We Own the Night

Over the course of three films — Little Odessa (1994), The Yards (2000) and We Own the Night — writer-director James Gray has engendered a particular kind of old-school sentimentality, where men explore the limits of loyalty and courage as they face systematic corruption. His characters reside in a rough-and-tumble New York City outside the purview of tourists, abiding by a rigid set of codes and values established generations before in their entrenched communities.

We Own the Night is Gray's most conventional film, particularly in its lack of moral ambiguity. Here, cops truly are New York's finest, upright straight-arrows so determined to stop a drug trafficker that they're willing to sacrifice the black sheep of a police family in the process.

Set in 1988, this Night feels stuck in the 1970s of decadent excess, slippery identities and harsh crackdowns. And despite being shot in sweat-soaked color, the film is decidedly black-and-white in its "just say no" righteousness.

On a seemingly ordinary night, Bobby Green (Joaquin Phoenix) visits his two families. Walking across the street from the jam-packed Brooklyn nightclub he manages, Bobby enters the warm embrace of owner Marat Buzhayev (Moni Moshonov) and his extended Russian clan, where he's treated as a surrogate son.

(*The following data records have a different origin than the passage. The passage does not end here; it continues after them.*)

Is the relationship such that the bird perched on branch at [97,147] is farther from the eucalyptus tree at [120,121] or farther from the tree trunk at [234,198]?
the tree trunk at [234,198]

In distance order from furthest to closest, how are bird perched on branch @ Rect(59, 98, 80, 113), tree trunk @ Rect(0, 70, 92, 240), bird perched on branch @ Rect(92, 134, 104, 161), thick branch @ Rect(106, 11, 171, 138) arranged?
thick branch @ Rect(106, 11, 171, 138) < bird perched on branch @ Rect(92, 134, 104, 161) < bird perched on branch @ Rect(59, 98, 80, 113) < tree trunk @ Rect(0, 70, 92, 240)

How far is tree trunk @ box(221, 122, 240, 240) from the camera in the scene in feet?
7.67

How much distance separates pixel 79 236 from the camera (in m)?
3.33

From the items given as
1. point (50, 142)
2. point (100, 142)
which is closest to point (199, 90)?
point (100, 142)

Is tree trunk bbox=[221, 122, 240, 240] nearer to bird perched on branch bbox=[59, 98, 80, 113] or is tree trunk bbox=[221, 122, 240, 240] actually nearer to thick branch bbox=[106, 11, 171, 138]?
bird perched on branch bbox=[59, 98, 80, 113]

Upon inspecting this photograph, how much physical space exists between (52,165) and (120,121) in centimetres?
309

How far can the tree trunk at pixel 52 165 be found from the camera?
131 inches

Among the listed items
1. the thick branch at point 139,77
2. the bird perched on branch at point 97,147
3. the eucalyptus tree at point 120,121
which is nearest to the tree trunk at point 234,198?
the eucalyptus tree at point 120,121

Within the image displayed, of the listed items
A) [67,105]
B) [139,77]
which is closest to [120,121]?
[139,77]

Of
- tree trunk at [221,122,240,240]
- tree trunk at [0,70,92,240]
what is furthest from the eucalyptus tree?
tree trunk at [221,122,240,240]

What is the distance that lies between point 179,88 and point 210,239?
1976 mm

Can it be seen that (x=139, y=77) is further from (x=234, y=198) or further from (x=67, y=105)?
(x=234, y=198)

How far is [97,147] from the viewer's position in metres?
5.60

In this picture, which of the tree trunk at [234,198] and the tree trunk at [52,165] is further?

Later, he takes girlfriend Amada Juarez (Eva Mendes) to Queens for a NYPD party honoring his rising-star brother, Joseph Grusinsky (Mark Wahlberg), and where their father, Burt Grusinsky (Robert Duvall), a decorated and admired deputy chief, holds court.

Without much affection for his hard-partying sibling (so lost to the Grusinsky macho tradition that he's taken their late mother's maiden name), Joseph announces he's launching a major drug sting aimed at Marat's dealer nephew, Vadim Nezhinski (Alex Veadov), a regular at Bobby's club, and wants his brother to provide them with information.

Bobby thinks he knows where he stands, but Gray quickly puts him through a testosterone-fueled rite of passage that's downright operatic in its emotional extremes and improbable reversals of fortune. What saves We Own the Night is the absolute conviction of the actors, who treat the material as a no-nonsense morality tale.

This decidedly retro police story contains all the genre touchstones, including a relentless car chase and an utter lack of irony. In Gray's fatalistic worldview, might makes right, and Bobby is forced to confront his legacy. Good cops are born, not made, he asserts, and free will is a dangerous illusion.